Nowadays reactionaries as well as revolutionaries are using their chests as billboards. In the mid-nineties, the Ku Klux Klan tried to rehabilitate its image by dispensing with the white hood and robe. Instead, members wore T-shirts that depicted a hooded Klansman with the words, "The Original Boys N the Hood." The KKK was discarding its ceremonial garb--which linked them to an anachronistic cult--in favor of something younger and hipper. What the T-shirts wanted to say was, "Join us because we're everyday guys who just don't like non-white people."

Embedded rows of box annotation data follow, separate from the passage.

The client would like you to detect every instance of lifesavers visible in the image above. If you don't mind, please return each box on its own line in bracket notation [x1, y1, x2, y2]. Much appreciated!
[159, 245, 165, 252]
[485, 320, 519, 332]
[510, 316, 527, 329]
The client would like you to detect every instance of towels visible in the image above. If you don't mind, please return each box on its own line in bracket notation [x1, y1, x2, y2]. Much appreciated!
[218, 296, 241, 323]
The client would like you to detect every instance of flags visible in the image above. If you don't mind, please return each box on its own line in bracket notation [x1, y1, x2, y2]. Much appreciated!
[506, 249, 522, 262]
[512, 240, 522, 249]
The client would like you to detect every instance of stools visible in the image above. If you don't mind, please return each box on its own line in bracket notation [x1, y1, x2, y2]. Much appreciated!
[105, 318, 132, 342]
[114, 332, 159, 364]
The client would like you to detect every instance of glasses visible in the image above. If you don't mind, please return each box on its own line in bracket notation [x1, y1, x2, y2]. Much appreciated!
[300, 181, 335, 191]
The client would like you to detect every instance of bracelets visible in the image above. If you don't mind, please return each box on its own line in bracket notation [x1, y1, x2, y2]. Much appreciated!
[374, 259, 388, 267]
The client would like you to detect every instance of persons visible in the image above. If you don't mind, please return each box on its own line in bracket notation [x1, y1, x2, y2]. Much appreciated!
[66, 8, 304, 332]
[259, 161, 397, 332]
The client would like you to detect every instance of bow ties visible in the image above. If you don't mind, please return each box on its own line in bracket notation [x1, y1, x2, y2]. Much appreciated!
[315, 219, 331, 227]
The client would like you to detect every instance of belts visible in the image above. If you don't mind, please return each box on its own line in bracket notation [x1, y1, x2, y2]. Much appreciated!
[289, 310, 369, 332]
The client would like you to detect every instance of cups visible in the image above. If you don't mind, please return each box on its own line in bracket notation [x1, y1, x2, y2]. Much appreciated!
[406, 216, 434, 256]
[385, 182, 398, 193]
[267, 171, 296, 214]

A T-shirt can say things like that. In fact, it can say just about anything you want it to--as July's face-off in Philadelphia showed. In that case, as in many others in which the T-shirt plays politics, it was a weapon of last resort, prompted by disillusionment with traditional political pathways. For the police officers whose superiors bowed to public pressure and refused to back them, the "Welcome, America" T-shirts expressed a subtle defiance of those higher-ups and the civilians who disapproved of their muscular response to crime. For members of the black community fed up with being ignored by government officials, the T-shirts enabled them to make their own bodies speak, and speak loudly.

The cultural critic Malcolm Barnard once talked about "fashion as communication." Here was a case in which fashion perhaps became the only means of communication--one that could be relayed where it counted, on the six o'clock news or the front page of a newspaper. In a society where public relations is the preferred method of combat, the T-shirt is a fitting weapon for grassroots war. It provides the public space to make any snappy statement--preferably one with attitude--and so allows almost anyone to wield a measure of Madison Avenue's power. That such a mundane piece of clothing can do this points to its enduring relevance to American culture. For this reason, The Great American T-Shirt book does not exaggerate when it calls the T-shirt the "cotton chronicle" of our time. From chest-hair covering, to zeitgeist barometer, to fashion accessory, to political weapon--you've come a long way, baby.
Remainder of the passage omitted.